On healthcare, according to a recent U.S. Council for Foreign Relations report Click here, China’s 13th Five Year Plan (2016-20) provides many opportunities for American pharmaceutical, hospital, and insurance companies. Possibilities are driven by China’s aging demographics, rising incidence of non-communicable diseases, massive urbanization, widespread information technology, and friendly R & D policies and public-private partnerships.
U.S.-China cooperation is possible in attaining the United Nations 2030 Sustainable Development Goals (SDGs) Click here. As China’s financial and economic footprint is ubiquitous in the developing world, such as Africa, both China and the United States would stand to gain in global standing, apart from profits, by joint projects in food security, poverty relief, healthcare, disease prevention, education, and ecological preservation,
North Korea may also offer possibilities for thinking outside the box for US-China cooperation. In North Korea, there is a relatively affluent class representing some 10% of the population Click here. Apart from cronyism, a proportion are likely to be early beneficiaries of wealth-producing special economic zones Click here These are connected with across-the-border Chinese businesses. Given more investments and logistical links, they could play a constructive developmental role. Aside from more narrowly-targeted sanctions, the United States and China could consider stabilizing the regime through economic development. North Korea’s nuclear ambition is but an insurance policy against regime change. Mere sanctions, let alone military coercion, would only worsen such fear. As with Vietnam, national transformation often happens through economic development rather than regime-changing war.
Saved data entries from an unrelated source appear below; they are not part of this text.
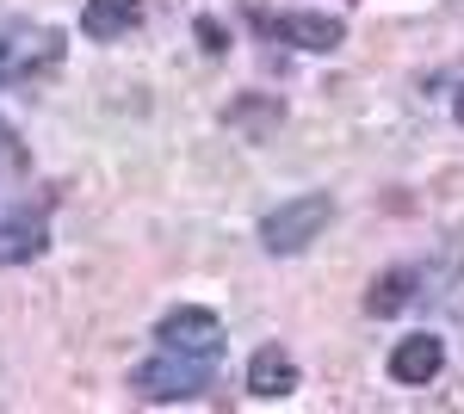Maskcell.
<instances>
[{
  "label": "cell",
  "mask_w": 464,
  "mask_h": 414,
  "mask_svg": "<svg viewBox=\"0 0 464 414\" xmlns=\"http://www.w3.org/2000/svg\"><path fill=\"white\" fill-rule=\"evenodd\" d=\"M217 352H179V346H161L155 359H143L137 371H130V390L143 396V402H192V396H205L217 383Z\"/></svg>",
  "instance_id": "6da1fadb"
},
{
  "label": "cell",
  "mask_w": 464,
  "mask_h": 414,
  "mask_svg": "<svg viewBox=\"0 0 464 414\" xmlns=\"http://www.w3.org/2000/svg\"><path fill=\"white\" fill-rule=\"evenodd\" d=\"M6 81H13V50L0 43V87H6Z\"/></svg>",
  "instance_id": "5bb4252c"
},
{
  "label": "cell",
  "mask_w": 464,
  "mask_h": 414,
  "mask_svg": "<svg viewBox=\"0 0 464 414\" xmlns=\"http://www.w3.org/2000/svg\"><path fill=\"white\" fill-rule=\"evenodd\" d=\"M248 19L273 43H291V50H310V56H328L347 43V25L334 13H266V6H248Z\"/></svg>",
  "instance_id": "3957f363"
},
{
  "label": "cell",
  "mask_w": 464,
  "mask_h": 414,
  "mask_svg": "<svg viewBox=\"0 0 464 414\" xmlns=\"http://www.w3.org/2000/svg\"><path fill=\"white\" fill-rule=\"evenodd\" d=\"M421 297V273L415 266H391V273H378L372 278V291H365V315H402L409 303Z\"/></svg>",
  "instance_id": "ba28073f"
},
{
  "label": "cell",
  "mask_w": 464,
  "mask_h": 414,
  "mask_svg": "<svg viewBox=\"0 0 464 414\" xmlns=\"http://www.w3.org/2000/svg\"><path fill=\"white\" fill-rule=\"evenodd\" d=\"M155 341H161V346H179V352H217V359H223V322H217V310L174 303V310L155 322Z\"/></svg>",
  "instance_id": "277c9868"
},
{
  "label": "cell",
  "mask_w": 464,
  "mask_h": 414,
  "mask_svg": "<svg viewBox=\"0 0 464 414\" xmlns=\"http://www.w3.org/2000/svg\"><path fill=\"white\" fill-rule=\"evenodd\" d=\"M63 43H69L63 32H25V37H13V43H6V50H13V81L44 74L56 56H63Z\"/></svg>",
  "instance_id": "30bf717a"
},
{
  "label": "cell",
  "mask_w": 464,
  "mask_h": 414,
  "mask_svg": "<svg viewBox=\"0 0 464 414\" xmlns=\"http://www.w3.org/2000/svg\"><path fill=\"white\" fill-rule=\"evenodd\" d=\"M452 118H459V124H464V87H459V93H452Z\"/></svg>",
  "instance_id": "9a60e30c"
},
{
  "label": "cell",
  "mask_w": 464,
  "mask_h": 414,
  "mask_svg": "<svg viewBox=\"0 0 464 414\" xmlns=\"http://www.w3.org/2000/svg\"><path fill=\"white\" fill-rule=\"evenodd\" d=\"M143 25V0H87L81 6V37L93 43H118Z\"/></svg>",
  "instance_id": "52a82bcc"
},
{
  "label": "cell",
  "mask_w": 464,
  "mask_h": 414,
  "mask_svg": "<svg viewBox=\"0 0 464 414\" xmlns=\"http://www.w3.org/2000/svg\"><path fill=\"white\" fill-rule=\"evenodd\" d=\"M440 365H446V341H440V334H402V341L391 346V359H384L391 383H402V390L433 383V378H440Z\"/></svg>",
  "instance_id": "5b68a950"
},
{
  "label": "cell",
  "mask_w": 464,
  "mask_h": 414,
  "mask_svg": "<svg viewBox=\"0 0 464 414\" xmlns=\"http://www.w3.org/2000/svg\"><path fill=\"white\" fill-rule=\"evenodd\" d=\"M50 247V229L37 223V217H6L0 223V266H25Z\"/></svg>",
  "instance_id": "9c48e42d"
},
{
  "label": "cell",
  "mask_w": 464,
  "mask_h": 414,
  "mask_svg": "<svg viewBox=\"0 0 464 414\" xmlns=\"http://www.w3.org/2000/svg\"><path fill=\"white\" fill-rule=\"evenodd\" d=\"M192 32H198V50H205V56H229V25H223V19L198 13V19H192Z\"/></svg>",
  "instance_id": "7c38bea8"
},
{
  "label": "cell",
  "mask_w": 464,
  "mask_h": 414,
  "mask_svg": "<svg viewBox=\"0 0 464 414\" xmlns=\"http://www.w3.org/2000/svg\"><path fill=\"white\" fill-rule=\"evenodd\" d=\"M0 173H25V149L13 137V124H0Z\"/></svg>",
  "instance_id": "4fadbf2b"
},
{
  "label": "cell",
  "mask_w": 464,
  "mask_h": 414,
  "mask_svg": "<svg viewBox=\"0 0 464 414\" xmlns=\"http://www.w3.org/2000/svg\"><path fill=\"white\" fill-rule=\"evenodd\" d=\"M328 223H334V198L328 192H297V198H285V205H273L260 217V247L279 254V260L285 254H304Z\"/></svg>",
  "instance_id": "7a4b0ae2"
},
{
  "label": "cell",
  "mask_w": 464,
  "mask_h": 414,
  "mask_svg": "<svg viewBox=\"0 0 464 414\" xmlns=\"http://www.w3.org/2000/svg\"><path fill=\"white\" fill-rule=\"evenodd\" d=\"M297 383H304V378H297V359H291L285 346L266 341V346L248 359V396H254V402H285Z\"/></svg>",
  "instance_id": "8992f818"
},
{
  "label": "cell",
  "mask_w": 464,
  "mask_h": 414,
  "mask_svg": "<svg viewBox=\"0 0 464 414\" xmlns=\"http://www.w3.org/2000/svg\"><path fill=\"white\" fill-rule=\"evenodd\" d=\"M229 124H248L254 142H266V130L285 124V105L279 100H242V105H229Z\"/></svg>",
  "instance_id": "8fae6325"
}]
</instances>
As for the South China Sea, temperature is already lowering as a few rival territorial claimants, including the Philippines, are developing greater rapport with China. There has been recent breakthrough, albeit guarded, in reaching an agreed Code of Conduct between ASEAN and China by mid-2017 Click here. The prognosis is favorable for all sides to set aside (though not give up) their respective historic claims and instead, cooperate on exploration of maritime resources, management of over-stretched fisheries, and conservation of marine ecology. The United States would have a most fruitful role in this scenario.
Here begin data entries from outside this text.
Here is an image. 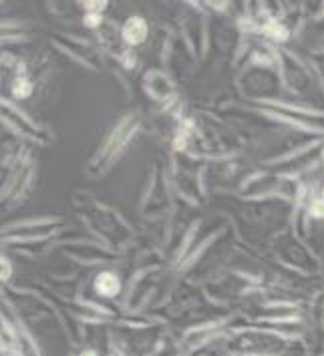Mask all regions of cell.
Returning a JSON list of instances; mask_svg holds the SVG:
<instances>
[{"label": "cell", "mask_w": 324, "mask_h": 356, "mask_svg": "<svg viewBox=\"0 0 324 356\" xmlns=\"http://www.w3.org/2000/svg\"><path fill=\"white\" fill-rule=\"evenodd\" d=\"M145 35H147V24H145V20L139 19V17H133V19L127 20V24H125V29H123V37H125L127 42L139 44V42L145 40Z\"/></svg>", "instance_id": "1"}, {"label": "cell", "mask_w": 324, "mask_h": 356, "mask_svg": "<svg viewBox=\"0 0 324 356\" xmlns=\"http://www.w3.org/2000/svg\"><path fill=\"white\" fill-rule=\"evenodd\" d=\"M95 288L97 292L103 294V296H115V294L119 292V280H117V276L105 272V274H101V276L97 278Z\"/></svg>", "instance_id": "2"}, {"label": "cell", "mask_w": 324, "mask_h": 356, "mask_svg": "<svg viewBox=\"0 0 324 356\" xmlns=\"http://www.w3.org/2000/svg\"><path fill=\"white\" fill-rule=\"evenodd\" d=\"M266 33L272 38H278V40H284L288 37V31L282 26V24H278V22H270L266 29Z\"/></svg>", "instance_id": "3"}, {"label": "cell", "mask_w": 324, "mask_h": 356, "mask_svg": "<svg viewBox=\"0 0 324 356\" xmlns=\"http://www.w3.org/2000/svg\"><path fill=\"white\" fill-rule=\"evenodd\" d=\"M31 93V85L26 81H17V87H15V95L17 97H26Z\"/></svg>", "instance_id": "4"}, {"label": "cell", "mask_w": 324, "mask_h": 356, "mask_svg": "<svg viewBox=\"0 0 324 356\" xmlns=\"http://www.w3.org/2000/svg\"><path fill=\"white\" fill-rule=\"evenodd\" d=\"M87 24H89V26H97V24H99V15H97V13H91V15L87 17Z\"/></svg>", "instance_id": "5"}, {"label": "cell", "mask_w": 324, "mask_h": 356, "mask_svg": "<svg viewBox=\"0 0 324 356\" xmlns=\"http://www.w3.org/2000/svg\"><path fill=\"white\" fill-rule=\"evenodd\" d=\"M81 356H97V355H95V353H91V350H87V353H83Z\"/></svg>", "instance_id": "6"}]
</instances>
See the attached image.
On the Middle East, although China does not see eye to eye with the United States and is unwilling to get involved in wars, China is intent on fighting Islamic terrorist separatists on her own soil. Opportunities exist for joint US-China anti-terrorism intelligence-sharing and related covert actions. Where the United Nations is involved, China’s sizeable peacekeeping contingent may also assist in humanitarian operations, as in the case of Syria.
On space exploration, Russia and America have cooperated for decades since the mid-70s. This cooperation still continues with the International Space Station (ISS) under the Global Space Exploration Strategy, endorsed by 14 space agencies worldwide including the U.S. and China. Click here As China’s space program is gathering pace, trust-building joint missions are possible, if NASA restrictions are lifted.
Last but not least, Wanda Cinema, which owns the largest cinema chains on the Mainland, has bought AMC and Legendary, the two largest American cinema chains. It has unveiled a 408-acre, state-of-the-art studio in Qingdao, expected to open in 2018. It wants to partner, not to complete, with Hollywood Click here. Its vision is to make films that sell not only in China but across the globe. America’s producers, script-writers, actors and cinematographers should be well poised to tap into this potential goldmine.
In short, electioneering rhetoric aside, the incoming Trump presidency would be able to leverage China to make America great again, without necessarily compromising America’s global soft-power or turning the US-led liberal world order upside down.